Certain sounds may make you uncomfortable, even send a shiver down your spine. But for other people, noises can trigger conditions like misophonia and hyperacusis. These conditions trigger a visceral reaction from people when they hear a certain sound.
What Is Misophonia?
Loud chewing or tapping can be irritating. For those with misophonia, these sounds can make them extremely angry, irritated, or anxious. Misophonia is a hatred of a specific sound or sounds. Researchers believe it develops between the ages of 9 to 13 and is more common in females.
- Emotional or physical discomfort
- Panic or anger
- Increased heart rate or tightness in the chest
Responses differ among individuals with misophonia, and the same sound won’t trigger everyone. The part of the brain that is activated during trigger exposure is also responsible for fear and emotions.
What About Hyperacusis?
While misophonia causes an emotional reaction, hyperacusis results in physical pain in the ears. The degree of pain depends on the volume of the sound, so louder sounds will elicit a more painful reaction. The pain can manifest as pressure or loud ringing in the ears.

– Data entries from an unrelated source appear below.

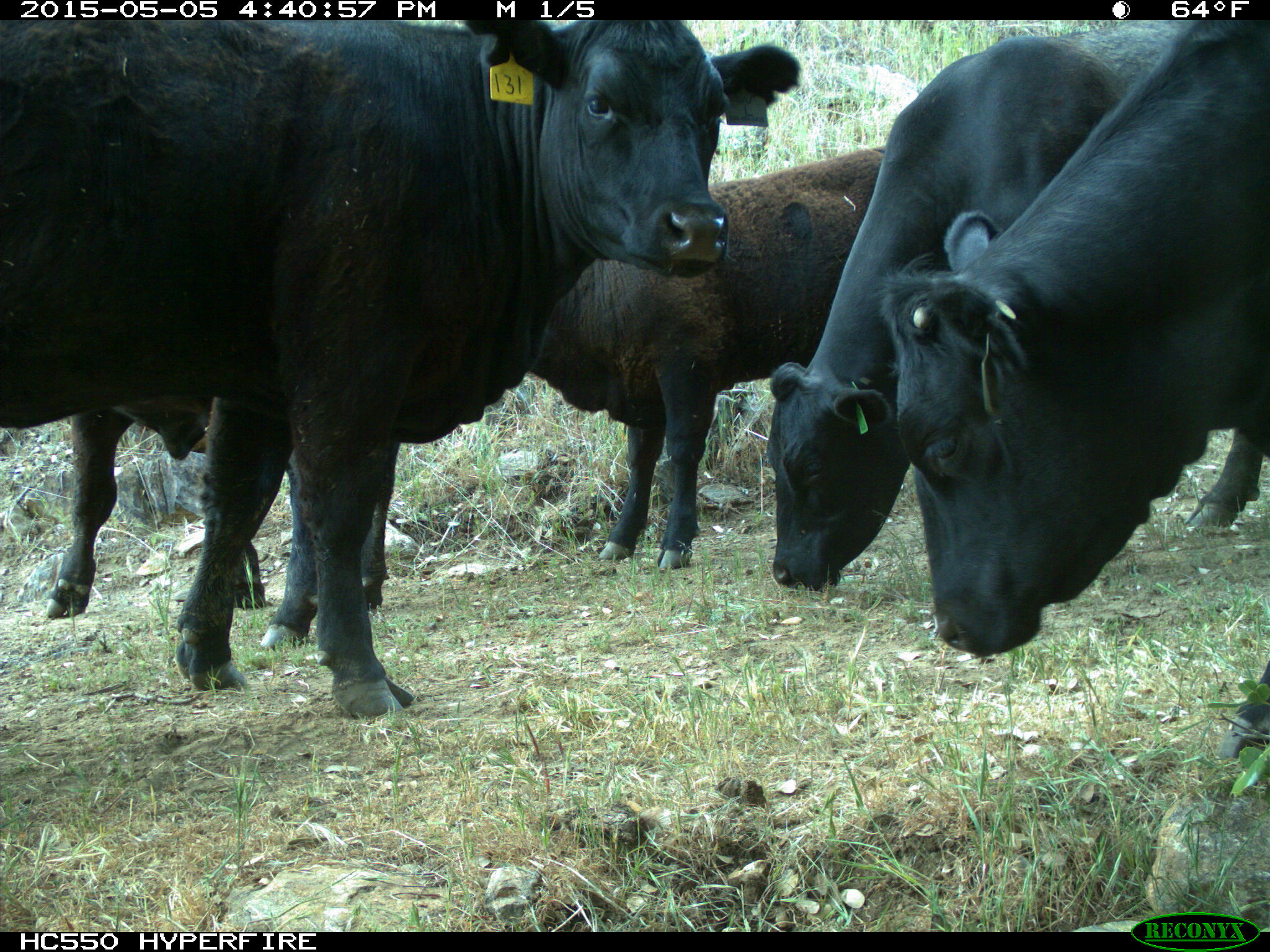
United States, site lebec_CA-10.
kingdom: Animalia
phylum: Chordata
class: Mammalia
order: Artiodactyla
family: Bovidae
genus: Bos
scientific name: Bos taurus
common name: domestic cow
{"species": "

Episodes can last for long periods of time. Unlike misophonia, hyperacusis is usually linked to previous ear trauma like long-term noise exposure or physical damage.
Are Either Treatable?
Hearing aids can treat the side effects of these conditions. Devices now have sound therapy programs that help reduce the painful attacks of hyperacusis. Hearing aids also stimulate parts of your nervous and auditory systems to retrain the physiological reaction to triggers.
They can also be programmed to detect and block out trigger noises for those with misophonia. For example, if you hear someone chewing, hearing aids can cover the noise with a neutral sound like rushing water.
Misophonia can also be treated with counseling and controlled exposure to improve emotional reactions to sounds.